Deadline for receipt by the Tabulation Agent of all Tender Instructions in order for Holders to be eligible to receive the Total Consideration on the Settlement Date.
19 June 2020.............................................
Meeting and Announcement of Results
Meeting to consider the Proposal, to be held at the offices of Byblos Bank SAL at Beirut, Elias Sarkis Avenue, Byblos Tower bldg.
26 June 2020.............................................
Extended Expiration Deadline
If the Resolution in respect of the Notes has passed this is the new deadline for receipt by the Tabulation Agent of all Tender Instructions in order for Holders to be eligible to receive the Total Consideration on the Settlement Date.
29 June 2020.............................................
Subject to satisfaction of the Conditions to the Offer, payment of the Total Consideration in respect of all Notes accepted for purchase.
30 June 2020.............................................

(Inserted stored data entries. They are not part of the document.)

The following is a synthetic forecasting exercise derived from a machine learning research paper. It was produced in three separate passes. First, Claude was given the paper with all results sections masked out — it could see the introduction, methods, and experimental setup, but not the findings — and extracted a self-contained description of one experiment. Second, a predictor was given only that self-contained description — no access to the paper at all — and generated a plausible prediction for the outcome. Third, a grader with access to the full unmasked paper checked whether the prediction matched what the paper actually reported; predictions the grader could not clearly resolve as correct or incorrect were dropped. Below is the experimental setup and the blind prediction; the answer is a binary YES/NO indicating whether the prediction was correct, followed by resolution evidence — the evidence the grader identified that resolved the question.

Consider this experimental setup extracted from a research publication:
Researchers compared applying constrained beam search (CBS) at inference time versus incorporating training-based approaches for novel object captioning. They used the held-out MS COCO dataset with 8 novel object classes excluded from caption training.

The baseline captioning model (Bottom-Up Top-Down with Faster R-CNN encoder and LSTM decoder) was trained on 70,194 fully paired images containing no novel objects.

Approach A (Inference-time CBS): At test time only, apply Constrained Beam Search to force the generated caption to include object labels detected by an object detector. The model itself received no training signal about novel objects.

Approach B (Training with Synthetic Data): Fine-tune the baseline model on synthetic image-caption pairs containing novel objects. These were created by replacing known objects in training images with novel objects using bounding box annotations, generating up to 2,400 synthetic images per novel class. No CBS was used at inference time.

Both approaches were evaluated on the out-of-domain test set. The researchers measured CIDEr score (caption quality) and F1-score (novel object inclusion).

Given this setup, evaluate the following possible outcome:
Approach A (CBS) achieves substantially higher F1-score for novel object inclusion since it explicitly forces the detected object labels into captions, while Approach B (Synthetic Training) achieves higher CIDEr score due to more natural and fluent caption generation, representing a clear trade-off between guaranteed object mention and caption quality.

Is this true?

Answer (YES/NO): NO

Subject to the execution of the Supplemental Trust Deed pursuant to the Resolution, the redemption in full of the Notes pursuant to the Conditions as modified by the Supplemental Trust Deed and the payment of the Additional Redemption Amount subject to and in accordance with the Payment Deed.
Noteholders are advised to contact the Tabulation Agent specified below as soon as possible and to review the terms set out in the Tender Offer and Consent Solicitation Memorandum, including the Conditions to the Offer, the risk factors, the proposed terms of the Noteholder resolution and the actions that Noteholders are required to take in order to participate in the Tender Offer, to vote at the Meeting and/or to receive amounts under the Payment Deed.

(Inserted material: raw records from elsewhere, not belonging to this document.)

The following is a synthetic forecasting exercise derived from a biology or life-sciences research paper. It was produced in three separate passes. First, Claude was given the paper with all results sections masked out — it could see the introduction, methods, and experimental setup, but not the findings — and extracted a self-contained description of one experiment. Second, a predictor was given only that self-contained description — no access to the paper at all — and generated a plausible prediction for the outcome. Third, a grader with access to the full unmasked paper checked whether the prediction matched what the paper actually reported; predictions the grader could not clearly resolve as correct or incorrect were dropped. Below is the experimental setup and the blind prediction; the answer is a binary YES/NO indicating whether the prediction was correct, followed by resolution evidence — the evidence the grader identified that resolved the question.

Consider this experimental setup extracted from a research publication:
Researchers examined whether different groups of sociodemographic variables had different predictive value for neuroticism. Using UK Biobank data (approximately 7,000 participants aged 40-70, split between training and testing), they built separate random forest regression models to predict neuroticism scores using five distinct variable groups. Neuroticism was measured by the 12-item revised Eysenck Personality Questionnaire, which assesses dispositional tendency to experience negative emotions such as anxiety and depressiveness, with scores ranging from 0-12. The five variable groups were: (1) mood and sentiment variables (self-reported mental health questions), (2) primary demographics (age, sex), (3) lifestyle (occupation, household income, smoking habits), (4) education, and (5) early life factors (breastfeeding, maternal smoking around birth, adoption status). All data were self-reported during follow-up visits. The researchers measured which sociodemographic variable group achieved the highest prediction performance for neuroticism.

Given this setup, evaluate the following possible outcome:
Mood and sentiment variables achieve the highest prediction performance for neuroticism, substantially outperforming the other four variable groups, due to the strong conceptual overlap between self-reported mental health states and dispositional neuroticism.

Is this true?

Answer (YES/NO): YES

Each Noteholder must obtain any consents or approvals that are needed and comply with any laws that apply in any place in order to tender Notes or to consent to the Proposal and each Noteholder shall be responsible nominating a bank account in Lebanon in order to be able to receive payments (other than, if the Resolution is passed, the Redemption Amount, which shall be paid through the Clearing Systems). None of the Bank, the Trustee, any Agent or the Tabulation Agent or any of their respective affiliates is responsible for any Noteholder's compliance with these requirements.

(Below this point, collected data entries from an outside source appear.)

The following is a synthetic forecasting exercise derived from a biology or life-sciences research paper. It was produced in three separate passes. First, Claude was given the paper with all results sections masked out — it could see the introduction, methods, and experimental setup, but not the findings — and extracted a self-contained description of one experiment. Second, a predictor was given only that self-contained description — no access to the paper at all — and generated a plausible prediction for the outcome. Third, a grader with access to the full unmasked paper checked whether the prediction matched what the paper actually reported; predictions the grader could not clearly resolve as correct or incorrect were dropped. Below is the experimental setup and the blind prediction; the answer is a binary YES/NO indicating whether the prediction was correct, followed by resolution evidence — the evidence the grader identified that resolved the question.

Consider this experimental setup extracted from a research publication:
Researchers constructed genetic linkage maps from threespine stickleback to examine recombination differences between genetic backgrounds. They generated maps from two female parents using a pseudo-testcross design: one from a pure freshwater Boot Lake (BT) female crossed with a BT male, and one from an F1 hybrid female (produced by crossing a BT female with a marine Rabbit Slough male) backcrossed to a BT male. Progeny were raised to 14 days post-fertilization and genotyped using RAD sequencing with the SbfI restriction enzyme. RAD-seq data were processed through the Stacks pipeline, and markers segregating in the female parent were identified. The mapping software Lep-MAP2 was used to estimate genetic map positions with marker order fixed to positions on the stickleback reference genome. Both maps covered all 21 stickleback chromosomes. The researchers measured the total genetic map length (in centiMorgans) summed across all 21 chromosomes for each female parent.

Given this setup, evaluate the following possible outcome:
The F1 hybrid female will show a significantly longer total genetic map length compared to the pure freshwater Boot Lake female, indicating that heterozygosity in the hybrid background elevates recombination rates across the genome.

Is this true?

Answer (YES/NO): NO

Lucid Issuer Services Limited
12 Argyle Walk
WC1H 8HA, London
Attention: Paul Kamminga / Thomas Choquet
Telephone: +44 207 704 0880
Email: [email protected]
THE TRUSTEE HAS NOT BEEN INVOLVED IN FORMULATING THE OFFER AND HAS NOT REVIEWED, NOR WILL IT REVIEW, ANY DOCUMENTS RELATING TO THE OFFER. THE TRUSTEE URGES HOLDERS WHO ARE IN DOUBT AS TO THE IMPACT OF THE OFFER OR ANY ASPECT OF IT, INCLUDING BUT NOT LIMITED TO THE IMPLEMENTATION OF THE RESOLUTION, THE PROPOSAL OR THE TENDER OFFER (INCLUDING ANY TAX CONSEQUENCES) TO SEEK THEIR OWN INDEPENDENT FINANCIAL, TAX AND LEGAL ADVICE.